SOIGNIES

Les derniers espoirs de Durobor s’envolent: la Sogepa arrête l’alimentation du four

Les derniers espoirs de Durobor s’envolent: la Sogepa arrête l’alimentation du four

BELGA

Face à l’absence de perspectives concrètes de reprise à court terme, la Sogepa a décidé d’arrêter l’alimentation du four de la gobeleterie Durobor à Soignies, a indiqué mardi le bras financier de la Région wallonne dans un communiqué.

Durobor Glassware a fait faillite le 3 mai dernier. Malgré des discussions avec des candidats intéressés par une reprise éventuelle de l’activité de la gobeleterie sonégienne, la Sogepa a annoncé mardi qu’elle stoppait l’alimentation du four de l’usine. Elle justifie sa décision par l’absence de garantie à ce jour d’une reprise à court terme.

Afin de faciliter la recherche d’un candidat repreneur, le bras financier de la Région wallonne, actionnaire de Durobor à 48%, avait décidé de maintenir provisoirement le four en état de fonctionnement. Il avait notamment pu bénéficier du soutien d’anciens travailleurs dans ce cadre. Comme annoncé depuis le départ, cette situation ne pouvait qu’être temporaire, compte tenu des coûts liés au maintien de l’outil en état de fonctionnement, a rappelé la Sogepa mardi.

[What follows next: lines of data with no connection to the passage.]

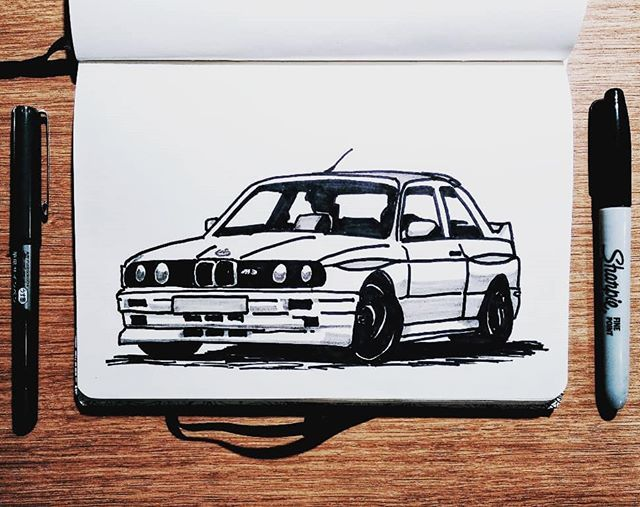 Bmw E30 M3 Version Zwei This Is Version Two For Today S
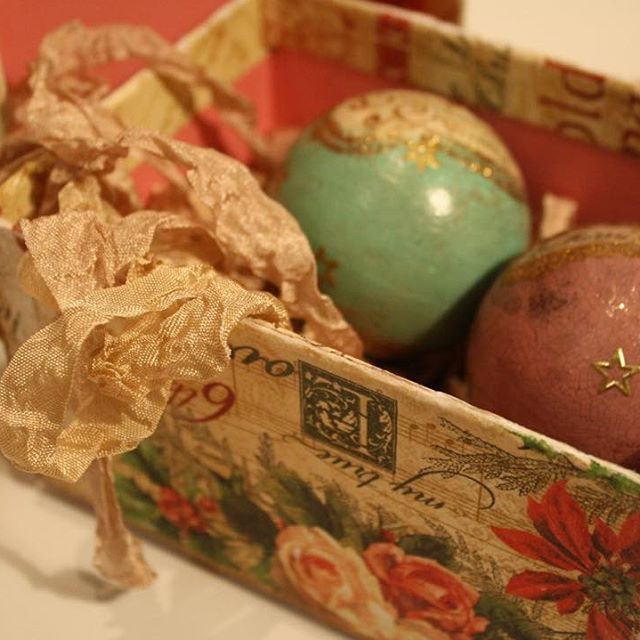 #Christmas #vintage #merrychristmas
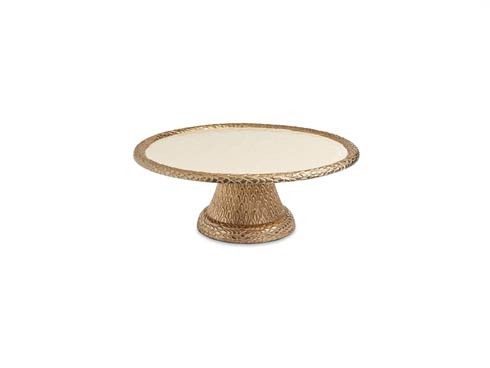 Florentine Gold Server collection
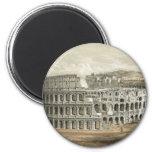 Roman Coliseum Vintage Art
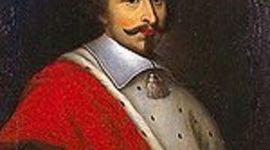 Richelieu Le premier Ministre en France timeline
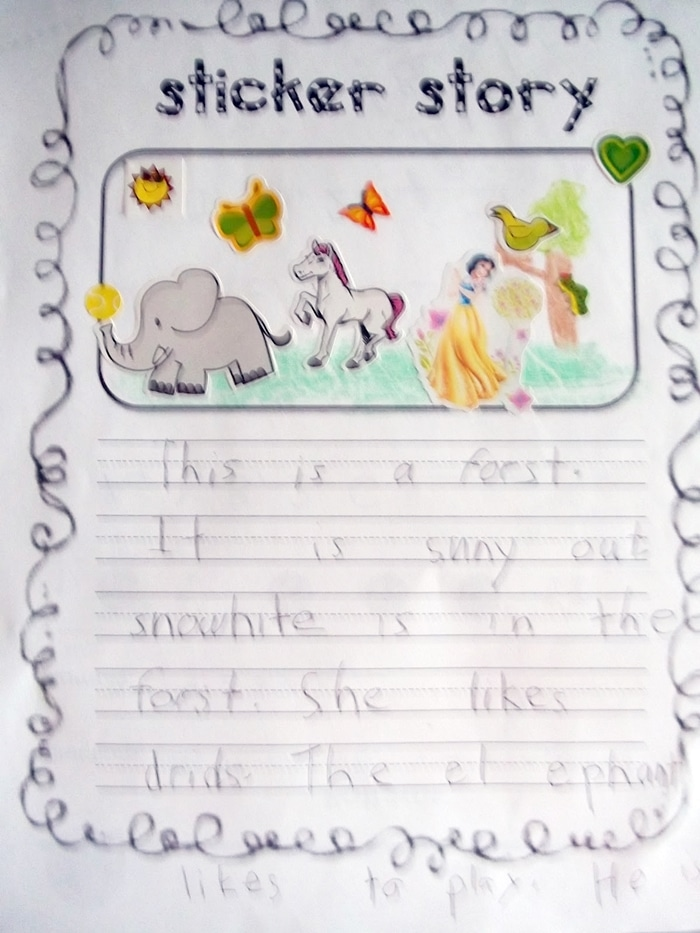 Sticker Story Writing - Free, Year Long Literacy Center Activity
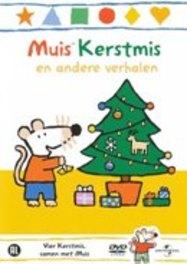 Muis - Kerstmis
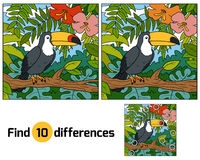Find differences, game for children (toucan and background) Royalty Free Stock Photography
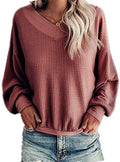 Anoir Women's V Neck Long Sleeve Waffle Knit Top Off Shoulder Pullover Sweater Casual Sweater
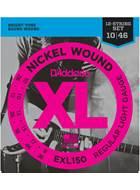 D'Addario EXL150 Super Light 12 String 10-46
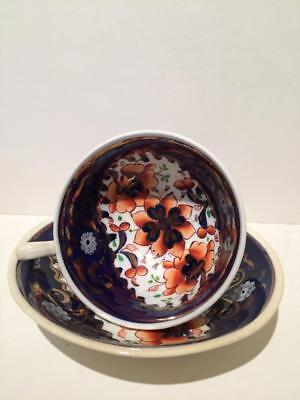 """Antique Gaudy Welch Cup and Saucer - """"Tricorn"""""""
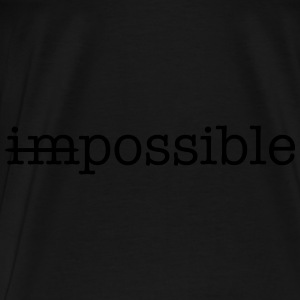 Impossible / Possible Bags & backpacks - Men's Premium T-Shirt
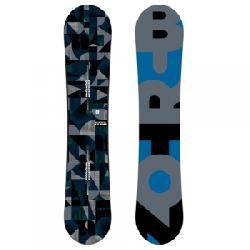 Burton Clash Snowboard 2017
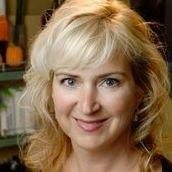 Donna Fishel Hair Studio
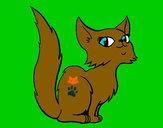 Dibujo Gata persa pintado por LuiisaOMG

L’arrêt du four se fera toutefois, dans la mesure du possible, dans le cadre d’une procédure qui n’hypothèque pas son redémarrage éventuel dans le futur, assure-t-elle. Cette démarche ne marque pas l’arrêt de la recherche d’un candidat repreneur, insiste-t-elle.

Dans son communiqué, la Société wallonne de gestion et de participations assure d’ailleurs avoir privilégié, depuis la faillite, les contacts avec les candidats repreneurs dont le projet visait la reprise de l’ensemble de l’activité industrielle. Des contacts ont eu lieu parallèlement avec un candidat belge pour un projet lié à la seule activité de décoration, sans production de verre.

Les discussions ont permis d’entamer des négociations avec trois candidats: un fonds d’investissement lié à un pays du Moyen-Orient, un acteur industriel européen et un fonds privé d’investissement israélien, détaille la Sogepa. Elle précise qu’à ce jour, «elle doit malheureusement constater que deux de ces acteurs se sont retirés».

Le fonds d’investissement basé au Moyen-Orient a, quant à lui, signalé qu’il restait intéressé par une reprise éventuelle de Durobor, «sans que la Sogepa ne dispose à ce jour d’éléments suffisants qui pourraient justifier de continuer à exposer les dépenses importantes qu’impliquent le maintien du four en état de fonctionnement», constate le bras financier wallon.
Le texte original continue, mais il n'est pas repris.